MATERIAL:
• • • •

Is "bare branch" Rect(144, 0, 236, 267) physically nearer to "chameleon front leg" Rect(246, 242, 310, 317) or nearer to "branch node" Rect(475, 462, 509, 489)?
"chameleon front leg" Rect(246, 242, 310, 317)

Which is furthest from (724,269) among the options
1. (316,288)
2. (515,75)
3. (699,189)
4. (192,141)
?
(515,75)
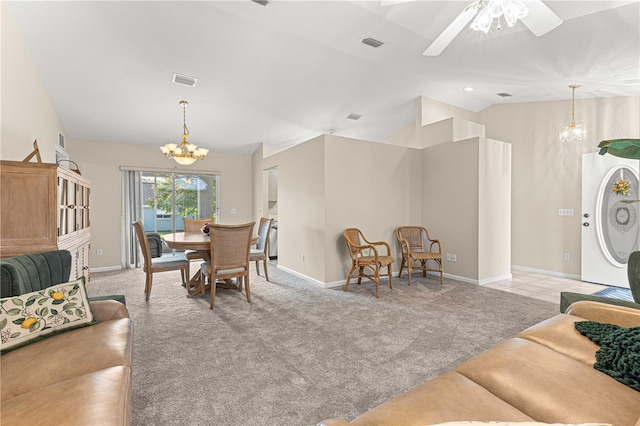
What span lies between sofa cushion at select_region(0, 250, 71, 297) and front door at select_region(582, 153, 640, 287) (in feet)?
21.7

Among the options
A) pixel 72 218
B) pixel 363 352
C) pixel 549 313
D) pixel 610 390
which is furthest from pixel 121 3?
pixel 549 313

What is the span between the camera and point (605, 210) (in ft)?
15.0

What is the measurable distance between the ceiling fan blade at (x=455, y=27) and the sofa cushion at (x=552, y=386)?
7.37 ft

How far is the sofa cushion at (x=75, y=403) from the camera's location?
1003mm

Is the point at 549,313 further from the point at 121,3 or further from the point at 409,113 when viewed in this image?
the point at 121,3

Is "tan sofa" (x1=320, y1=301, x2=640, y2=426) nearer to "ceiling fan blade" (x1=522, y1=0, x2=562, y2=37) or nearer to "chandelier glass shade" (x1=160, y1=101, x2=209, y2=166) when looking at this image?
"ceiling fan blade" (x1=522, y1=0, x2=562, y2=37)

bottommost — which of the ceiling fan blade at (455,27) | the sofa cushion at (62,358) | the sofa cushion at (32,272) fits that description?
the sofa cushion at (62,358)

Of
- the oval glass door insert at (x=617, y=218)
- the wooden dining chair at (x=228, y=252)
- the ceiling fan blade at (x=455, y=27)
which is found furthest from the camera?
the oval glass door insert at (x=617, y=218)

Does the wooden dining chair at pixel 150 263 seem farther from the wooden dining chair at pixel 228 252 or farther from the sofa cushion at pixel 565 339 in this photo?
the sofa cushion at pixel 565 339

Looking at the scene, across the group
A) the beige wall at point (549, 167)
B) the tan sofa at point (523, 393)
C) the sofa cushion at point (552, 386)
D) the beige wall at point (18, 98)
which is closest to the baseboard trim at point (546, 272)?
the beige wall at point (549, 167)

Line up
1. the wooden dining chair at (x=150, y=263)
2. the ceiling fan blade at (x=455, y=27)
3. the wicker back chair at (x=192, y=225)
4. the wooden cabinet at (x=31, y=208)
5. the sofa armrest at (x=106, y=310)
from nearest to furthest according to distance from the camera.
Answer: the sofa armrest at (x=106, y=310) → the ceiling fan blade at (x=455, y=27) → the wooden cabinet at (x=31, y=208) → the wooden dining chair at (x=150, y=263) → the wicker back chair at (x=192, y=225)

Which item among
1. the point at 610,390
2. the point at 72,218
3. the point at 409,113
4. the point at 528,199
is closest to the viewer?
the point at 610,390

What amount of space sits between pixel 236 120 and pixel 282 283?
3.12 metres

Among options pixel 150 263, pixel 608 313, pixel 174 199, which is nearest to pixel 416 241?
pixel 608 313
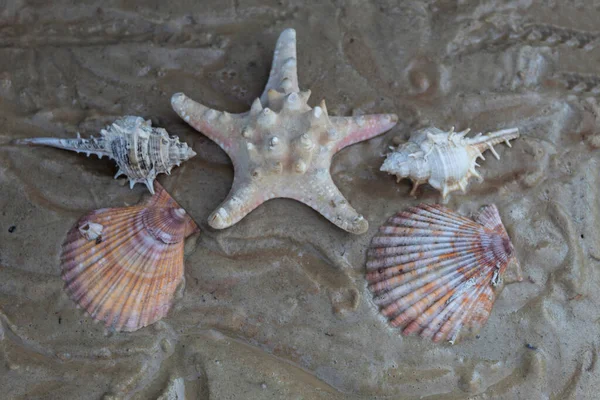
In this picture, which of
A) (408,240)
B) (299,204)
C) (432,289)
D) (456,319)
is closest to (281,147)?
(299,204)

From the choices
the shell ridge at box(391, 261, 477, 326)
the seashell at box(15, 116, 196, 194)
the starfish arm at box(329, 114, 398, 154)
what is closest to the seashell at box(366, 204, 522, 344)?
the shell ridge at box(391, 261, 477, 326)

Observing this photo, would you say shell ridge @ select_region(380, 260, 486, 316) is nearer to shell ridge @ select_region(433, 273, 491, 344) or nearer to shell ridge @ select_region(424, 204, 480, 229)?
shell ridge @ select_region(433, 273, 491, 344)

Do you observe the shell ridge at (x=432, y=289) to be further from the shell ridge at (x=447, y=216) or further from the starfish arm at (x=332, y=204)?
the starfish arm at (x=332, y=204)

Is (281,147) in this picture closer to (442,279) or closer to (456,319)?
(442,279)

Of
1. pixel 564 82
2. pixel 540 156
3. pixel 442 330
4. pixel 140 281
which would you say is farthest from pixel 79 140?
pixel 564 82

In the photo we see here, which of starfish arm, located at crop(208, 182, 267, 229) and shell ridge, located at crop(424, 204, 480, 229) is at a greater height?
starfish arm, located at crop(208, 182, 267, 229)

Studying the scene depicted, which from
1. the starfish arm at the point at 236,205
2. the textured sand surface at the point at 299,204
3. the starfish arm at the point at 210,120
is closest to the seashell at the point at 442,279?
the textured sand surface at the point at 299,204
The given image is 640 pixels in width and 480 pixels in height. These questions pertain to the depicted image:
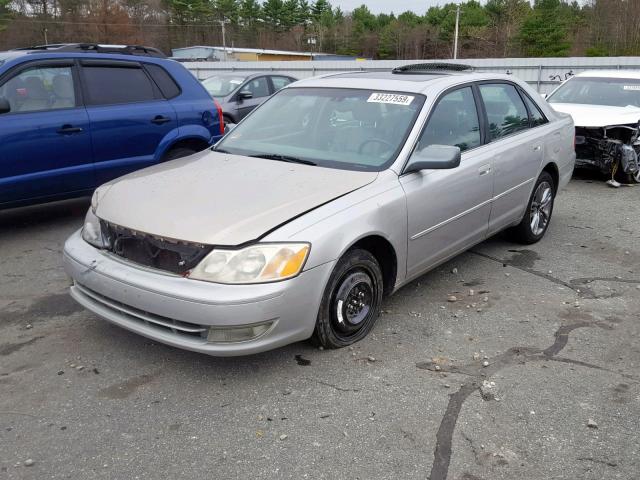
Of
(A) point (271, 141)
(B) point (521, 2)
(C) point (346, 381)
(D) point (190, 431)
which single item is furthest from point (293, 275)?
(B) point (521, 2)

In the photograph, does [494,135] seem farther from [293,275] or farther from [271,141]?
[293,275]

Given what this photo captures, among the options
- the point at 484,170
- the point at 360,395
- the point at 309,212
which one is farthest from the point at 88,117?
the point at 360,395

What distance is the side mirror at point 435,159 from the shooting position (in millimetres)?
3748

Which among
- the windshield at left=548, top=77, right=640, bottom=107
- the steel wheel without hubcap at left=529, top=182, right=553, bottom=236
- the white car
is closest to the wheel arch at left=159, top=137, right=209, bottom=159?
the steel wheel without hubcap at left=529, top=182, right=553, bottom=236

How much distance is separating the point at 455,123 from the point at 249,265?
2.25m

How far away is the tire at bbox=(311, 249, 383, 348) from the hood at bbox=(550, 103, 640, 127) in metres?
5.72

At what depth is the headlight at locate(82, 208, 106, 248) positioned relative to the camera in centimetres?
357

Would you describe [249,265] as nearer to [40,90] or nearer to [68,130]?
[68,130]

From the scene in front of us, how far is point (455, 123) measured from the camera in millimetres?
4449

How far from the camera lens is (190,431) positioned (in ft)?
9.33

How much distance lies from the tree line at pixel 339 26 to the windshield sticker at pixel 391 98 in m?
49.4

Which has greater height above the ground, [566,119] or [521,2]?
[521,2]

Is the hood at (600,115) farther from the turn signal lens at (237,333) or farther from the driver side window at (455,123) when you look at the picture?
the turn signal lens at (237,333)

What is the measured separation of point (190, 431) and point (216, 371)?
1.85ft
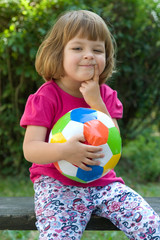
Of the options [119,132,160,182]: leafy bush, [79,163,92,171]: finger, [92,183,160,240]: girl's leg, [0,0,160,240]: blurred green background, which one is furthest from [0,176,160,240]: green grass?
[79,163,92,171]: finger

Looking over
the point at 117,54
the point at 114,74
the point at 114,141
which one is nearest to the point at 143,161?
the point at 114,74

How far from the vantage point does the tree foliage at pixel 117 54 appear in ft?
13.8

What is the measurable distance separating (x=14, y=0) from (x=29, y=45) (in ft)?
1.70

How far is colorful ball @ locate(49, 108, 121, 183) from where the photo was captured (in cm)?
200

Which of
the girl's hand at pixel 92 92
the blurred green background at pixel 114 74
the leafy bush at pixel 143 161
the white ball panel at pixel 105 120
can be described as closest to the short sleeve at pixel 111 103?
the girl's hand at pixel 92 92

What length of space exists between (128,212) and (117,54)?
2.96m

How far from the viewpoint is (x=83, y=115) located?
2.06m

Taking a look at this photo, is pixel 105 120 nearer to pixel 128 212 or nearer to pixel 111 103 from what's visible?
pixel 111 103

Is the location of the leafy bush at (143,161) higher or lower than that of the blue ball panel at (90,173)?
lower

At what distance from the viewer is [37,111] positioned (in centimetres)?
222

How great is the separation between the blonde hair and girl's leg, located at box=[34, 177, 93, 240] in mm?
701

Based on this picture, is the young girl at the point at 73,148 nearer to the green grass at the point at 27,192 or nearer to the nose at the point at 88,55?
the nose at the point at 88,55

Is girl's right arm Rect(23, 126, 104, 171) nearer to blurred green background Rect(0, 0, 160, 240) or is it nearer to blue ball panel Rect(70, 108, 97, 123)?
blue ball panel Rect(70, 108, 97, 123)

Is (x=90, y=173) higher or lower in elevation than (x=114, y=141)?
lower
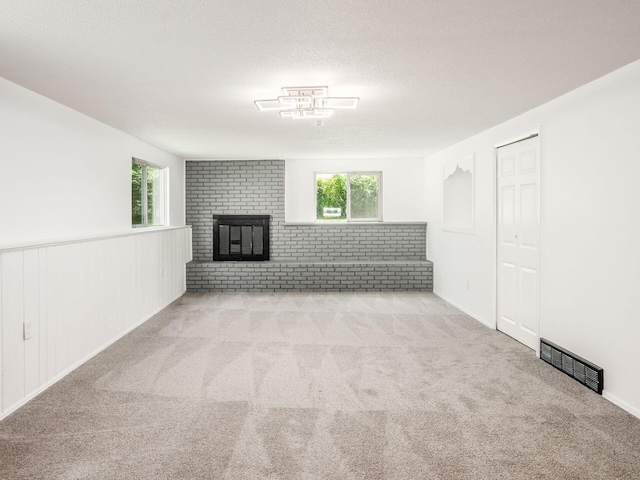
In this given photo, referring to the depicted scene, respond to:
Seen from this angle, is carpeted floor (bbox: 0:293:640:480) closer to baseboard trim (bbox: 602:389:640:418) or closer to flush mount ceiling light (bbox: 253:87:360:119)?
baseboard trim (bbox: 602:389:640:418)

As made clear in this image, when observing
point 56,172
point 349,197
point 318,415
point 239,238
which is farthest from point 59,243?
point 349,197

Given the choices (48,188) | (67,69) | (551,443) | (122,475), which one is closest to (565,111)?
Result: (551,443)

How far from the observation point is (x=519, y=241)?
4.25m

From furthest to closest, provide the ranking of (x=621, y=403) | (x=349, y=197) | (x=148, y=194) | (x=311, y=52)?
(x=349, y=197) → (x=148, y=194) → (x=621, y=403) → (x=311, y=52)

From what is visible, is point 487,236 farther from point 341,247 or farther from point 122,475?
point 122,475

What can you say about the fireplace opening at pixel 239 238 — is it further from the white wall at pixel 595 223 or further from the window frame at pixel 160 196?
the white wall at pixel 595 223

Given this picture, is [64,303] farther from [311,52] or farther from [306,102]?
[311,52]

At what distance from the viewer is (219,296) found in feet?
22.4

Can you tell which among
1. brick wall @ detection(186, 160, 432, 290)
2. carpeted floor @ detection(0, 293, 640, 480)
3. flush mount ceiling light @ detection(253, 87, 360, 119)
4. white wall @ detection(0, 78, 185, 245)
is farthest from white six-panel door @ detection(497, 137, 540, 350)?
white wall @ detection(0, 78, 185, 245)

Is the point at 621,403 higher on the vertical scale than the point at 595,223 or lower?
lower

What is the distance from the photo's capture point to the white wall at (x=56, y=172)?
2.99 m

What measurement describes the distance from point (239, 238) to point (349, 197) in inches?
84.2

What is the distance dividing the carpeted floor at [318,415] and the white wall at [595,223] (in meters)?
0.38

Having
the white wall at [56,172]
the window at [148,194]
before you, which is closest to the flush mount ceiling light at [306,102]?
the white wall at [56,172]
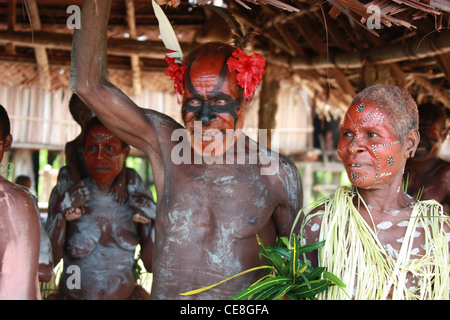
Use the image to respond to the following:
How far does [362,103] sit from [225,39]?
2863 millimetres

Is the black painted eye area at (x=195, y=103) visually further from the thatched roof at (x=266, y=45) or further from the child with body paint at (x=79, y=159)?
the child with body paint at (x=79, y=159)

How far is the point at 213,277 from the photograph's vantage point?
2783mm

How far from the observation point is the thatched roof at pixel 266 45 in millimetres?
4164

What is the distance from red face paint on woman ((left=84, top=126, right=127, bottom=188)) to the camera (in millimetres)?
3732

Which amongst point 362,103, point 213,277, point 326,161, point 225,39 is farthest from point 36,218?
point 326,161

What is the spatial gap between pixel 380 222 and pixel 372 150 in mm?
327

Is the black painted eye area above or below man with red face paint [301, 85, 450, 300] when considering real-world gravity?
above

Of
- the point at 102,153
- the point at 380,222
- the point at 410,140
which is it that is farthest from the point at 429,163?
the point at 102,153

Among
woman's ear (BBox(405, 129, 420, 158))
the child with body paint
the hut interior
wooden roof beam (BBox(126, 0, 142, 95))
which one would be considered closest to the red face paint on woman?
the child with body paint

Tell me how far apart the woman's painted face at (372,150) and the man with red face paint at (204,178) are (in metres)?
0.69

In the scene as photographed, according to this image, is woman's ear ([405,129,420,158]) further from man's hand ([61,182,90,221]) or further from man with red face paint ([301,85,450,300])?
man's hand ([61,182,90,221])

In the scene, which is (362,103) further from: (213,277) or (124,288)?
(124,288)

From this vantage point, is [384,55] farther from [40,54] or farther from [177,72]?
[40,54]

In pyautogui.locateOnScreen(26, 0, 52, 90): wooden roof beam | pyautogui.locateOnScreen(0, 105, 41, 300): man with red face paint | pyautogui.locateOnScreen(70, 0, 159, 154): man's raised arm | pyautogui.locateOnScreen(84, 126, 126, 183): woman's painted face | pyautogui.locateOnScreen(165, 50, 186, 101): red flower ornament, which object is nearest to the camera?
pyautogui.locateOnScreen(0, 105, 41, 300): man with red face paint
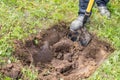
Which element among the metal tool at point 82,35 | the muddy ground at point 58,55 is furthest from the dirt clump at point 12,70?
the metal tool at point 82,35

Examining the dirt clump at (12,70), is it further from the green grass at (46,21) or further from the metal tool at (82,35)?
the metal tool at (82,35)

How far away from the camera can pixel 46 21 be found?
4465 mm

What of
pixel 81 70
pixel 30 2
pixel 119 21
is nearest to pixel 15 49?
pixel 81 70

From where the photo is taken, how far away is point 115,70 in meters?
3.75

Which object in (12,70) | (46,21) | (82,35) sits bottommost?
(12,70)

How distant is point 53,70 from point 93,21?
3.86 feet

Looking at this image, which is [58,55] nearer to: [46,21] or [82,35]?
[82,35]

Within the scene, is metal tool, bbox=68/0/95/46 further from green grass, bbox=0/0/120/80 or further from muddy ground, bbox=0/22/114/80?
green grass, bbox=0/0/120/80

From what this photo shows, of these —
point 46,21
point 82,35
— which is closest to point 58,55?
point 82,35

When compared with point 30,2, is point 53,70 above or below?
below

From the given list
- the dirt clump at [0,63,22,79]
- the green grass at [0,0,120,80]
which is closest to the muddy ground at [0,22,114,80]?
the dirt clump at [0,63,22,79]

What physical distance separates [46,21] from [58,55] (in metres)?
0.68

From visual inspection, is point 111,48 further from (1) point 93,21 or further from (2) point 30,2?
(2) point 30,2

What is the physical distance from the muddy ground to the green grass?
10 cm
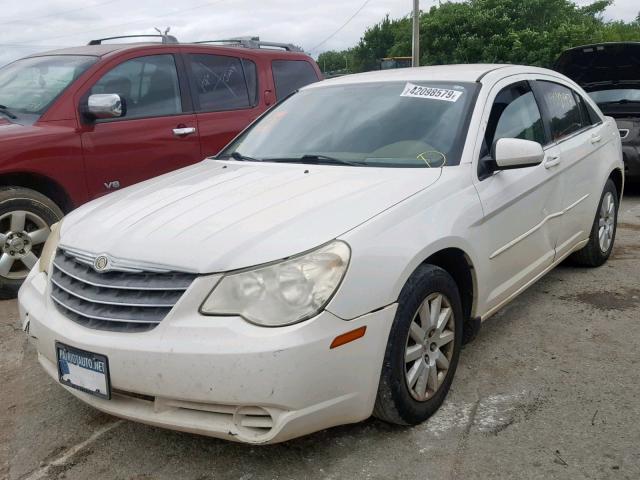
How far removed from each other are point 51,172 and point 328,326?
3135mm

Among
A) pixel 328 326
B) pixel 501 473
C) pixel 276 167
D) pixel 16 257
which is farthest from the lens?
pixel 16 257

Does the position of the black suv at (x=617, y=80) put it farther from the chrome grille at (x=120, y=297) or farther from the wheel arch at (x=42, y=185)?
the chrome grille at (x=120, y=297)

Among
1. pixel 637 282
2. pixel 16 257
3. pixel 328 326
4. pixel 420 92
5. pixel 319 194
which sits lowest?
pixel 637 282

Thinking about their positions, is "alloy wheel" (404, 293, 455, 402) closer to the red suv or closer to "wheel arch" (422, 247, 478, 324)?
"wheel arch" (422, 247, 478, 324)

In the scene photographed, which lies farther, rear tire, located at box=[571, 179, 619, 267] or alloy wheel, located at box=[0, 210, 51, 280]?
rear tire, located at box=[571, 179, 619, 267]

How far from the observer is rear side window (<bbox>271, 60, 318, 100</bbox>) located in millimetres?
6578

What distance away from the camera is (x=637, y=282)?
477 cm

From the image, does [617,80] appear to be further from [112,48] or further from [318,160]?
[318,160]

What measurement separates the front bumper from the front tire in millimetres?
96

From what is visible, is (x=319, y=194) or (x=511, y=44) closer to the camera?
(x=319, y=194)

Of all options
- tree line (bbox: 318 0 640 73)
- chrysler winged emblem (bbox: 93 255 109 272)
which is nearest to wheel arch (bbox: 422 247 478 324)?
chrysler winged emblem (bbox: 93 255 109 272)

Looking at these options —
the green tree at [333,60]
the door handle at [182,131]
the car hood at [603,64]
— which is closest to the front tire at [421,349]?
the door handle at [182,131]

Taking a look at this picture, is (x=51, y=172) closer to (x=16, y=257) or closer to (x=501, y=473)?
(x=16, y=257)

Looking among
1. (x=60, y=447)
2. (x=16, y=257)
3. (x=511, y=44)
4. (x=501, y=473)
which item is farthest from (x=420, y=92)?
(x=511, y=44)
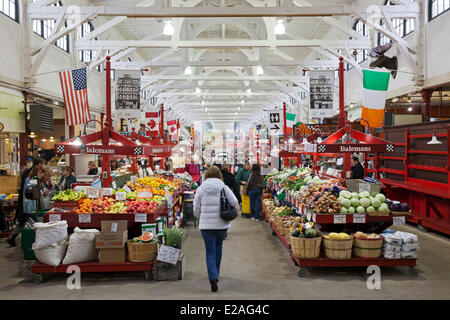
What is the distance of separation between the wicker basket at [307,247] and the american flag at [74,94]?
5761 millimetres

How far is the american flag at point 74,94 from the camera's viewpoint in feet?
28.8

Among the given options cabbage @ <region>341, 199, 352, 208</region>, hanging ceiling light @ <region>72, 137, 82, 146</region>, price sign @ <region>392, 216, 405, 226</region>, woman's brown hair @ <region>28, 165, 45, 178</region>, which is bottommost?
price sign @ <region>392, 216, 405, 226</region>

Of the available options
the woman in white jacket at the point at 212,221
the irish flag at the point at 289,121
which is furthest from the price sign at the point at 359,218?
the irish flag at the point at 289,121

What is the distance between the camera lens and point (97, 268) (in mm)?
5375

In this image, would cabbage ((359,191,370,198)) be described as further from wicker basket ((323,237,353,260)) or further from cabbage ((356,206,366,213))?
wicker basket ((323,237,353,260))

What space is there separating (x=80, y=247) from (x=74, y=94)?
183 inches

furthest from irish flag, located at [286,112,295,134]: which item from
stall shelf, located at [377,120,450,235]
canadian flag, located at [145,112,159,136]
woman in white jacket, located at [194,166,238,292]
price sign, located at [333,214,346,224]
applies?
woman in white jacket, located at [194,166,238,292]

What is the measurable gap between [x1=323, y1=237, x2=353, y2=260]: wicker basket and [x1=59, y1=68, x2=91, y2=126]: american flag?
20.1 feet

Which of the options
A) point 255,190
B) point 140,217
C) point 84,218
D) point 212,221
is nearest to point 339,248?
point 212,221

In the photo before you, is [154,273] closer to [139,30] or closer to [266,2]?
[266,2]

• • • •

WHAT THE TASK ASKS: Starting with the line that contains "What is the measurable gap", print each line through the last one in the listing. Include both end lines and add nothing.

TASK RESPONSE:
What is the measurable gap between [x1=323, y1=237, x2=353, y2=260]: wicker basket and [x1=59, y1=68, x2=91, y2=126]: american flag?
20.1 feet

Which of the options
A) point 255,190
B) point 140,217
C) point 84,218
D) point 212,221
is nearest to point 339,248?
point 212,221

In the photo before you, is [154,273] closer to [139,30] or closer to [266,2]?
[266,2]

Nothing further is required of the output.